News & Views

Good at SEO. Bad at marketing.

blueberries

We had a client once insist on making the headline of his new web page four sentences long and jammed with keywords. Then he made us repeat that same copy in the very first paragraph of body text, which sat directly below the headline. He had done this on the company’s previous website and believed it directly resulted in his number-one ranking on Google for a particular keyword phrase.

And he’s probably right. He likely figured out how to catch the attention of the web spiders by putting certain phrases high on his page.

But this isn’t a great marketing strategy for someone in professional services. Sure, if you’re selling an umbrella stand and the text surrounding that item isn’t as important as its photograph and price, then cramming the top of the page with keywords might be a good strategy. But if I were someone looking for a financial advisor — doing a cold Internet search, no less — and got to his page with the crazy headline and repetitive text below it, I would not give him a call. He succeeded in getting me to his website, out of all the thousands of competitor sites, but he failed to win my confidence.

Clunky web content might have flown in 1999 or even 2009. But as web audiences become increasingly more sophisticated, websites sleeker, copy cleaner, and competition fiercer, this SEO trickery isn’t a viable strategy.
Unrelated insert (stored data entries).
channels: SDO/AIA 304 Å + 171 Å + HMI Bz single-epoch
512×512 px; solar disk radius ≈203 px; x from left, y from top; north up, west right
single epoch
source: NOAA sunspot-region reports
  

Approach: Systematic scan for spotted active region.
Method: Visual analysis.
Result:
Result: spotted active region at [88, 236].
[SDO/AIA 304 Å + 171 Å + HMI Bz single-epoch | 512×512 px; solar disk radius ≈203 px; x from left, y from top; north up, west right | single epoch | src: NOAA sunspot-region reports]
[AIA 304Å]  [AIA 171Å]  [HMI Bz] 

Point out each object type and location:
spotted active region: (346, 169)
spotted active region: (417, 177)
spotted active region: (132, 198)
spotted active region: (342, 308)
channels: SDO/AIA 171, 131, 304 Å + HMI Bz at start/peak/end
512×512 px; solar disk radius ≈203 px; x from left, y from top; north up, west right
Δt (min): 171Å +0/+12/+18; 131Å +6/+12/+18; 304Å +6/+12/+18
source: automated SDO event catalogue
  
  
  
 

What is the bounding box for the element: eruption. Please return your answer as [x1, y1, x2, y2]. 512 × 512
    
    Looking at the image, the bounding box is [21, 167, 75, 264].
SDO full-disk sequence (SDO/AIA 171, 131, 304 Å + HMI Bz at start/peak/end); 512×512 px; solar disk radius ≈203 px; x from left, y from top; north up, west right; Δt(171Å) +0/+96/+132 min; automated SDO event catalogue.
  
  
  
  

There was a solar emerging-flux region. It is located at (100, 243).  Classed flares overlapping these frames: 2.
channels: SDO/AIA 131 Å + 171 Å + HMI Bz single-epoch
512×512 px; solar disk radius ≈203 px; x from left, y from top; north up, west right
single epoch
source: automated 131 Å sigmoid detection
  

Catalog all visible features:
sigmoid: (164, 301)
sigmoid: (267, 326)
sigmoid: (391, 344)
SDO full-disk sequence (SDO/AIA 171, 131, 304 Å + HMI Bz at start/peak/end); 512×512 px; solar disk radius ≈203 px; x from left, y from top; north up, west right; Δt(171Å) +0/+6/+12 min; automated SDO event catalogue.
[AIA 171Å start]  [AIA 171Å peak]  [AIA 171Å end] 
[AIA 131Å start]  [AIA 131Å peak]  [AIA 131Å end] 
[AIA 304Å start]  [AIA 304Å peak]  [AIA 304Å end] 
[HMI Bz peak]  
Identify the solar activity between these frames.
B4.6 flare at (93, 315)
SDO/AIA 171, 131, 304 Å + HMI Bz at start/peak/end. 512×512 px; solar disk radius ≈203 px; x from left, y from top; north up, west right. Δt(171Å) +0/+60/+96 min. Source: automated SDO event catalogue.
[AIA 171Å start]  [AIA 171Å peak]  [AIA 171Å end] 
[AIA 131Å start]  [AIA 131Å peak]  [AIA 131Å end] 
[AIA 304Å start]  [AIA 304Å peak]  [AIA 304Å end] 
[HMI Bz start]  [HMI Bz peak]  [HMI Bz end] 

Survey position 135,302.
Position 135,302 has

This is especially true for professions in which trust is a crucial ingredient in winning business: lawyers, accountants, therapists, financial advisors, etc. Sloppy or confusing content on a professional services site sends the message that the professional, or even the entire organization, doesn’t have her act together. (“If she can’t recognize that her webpage is a mess, how is she going to manage my money/clean my teeth/handle my trial?”)

And at some point, the spiders will feel this way too. Not that long ago, meta tags were the SEO silver bullet, and now they have very little impact on rankings. Since the release of Google Panda in 2011, search results are increasingly correlated with rich content and high quality design. It’s only a matter of time until the algorithms are so savvy that they will evaluate a website exactly like a human does, and poorly written, four-sentence headlines will hurt, not help.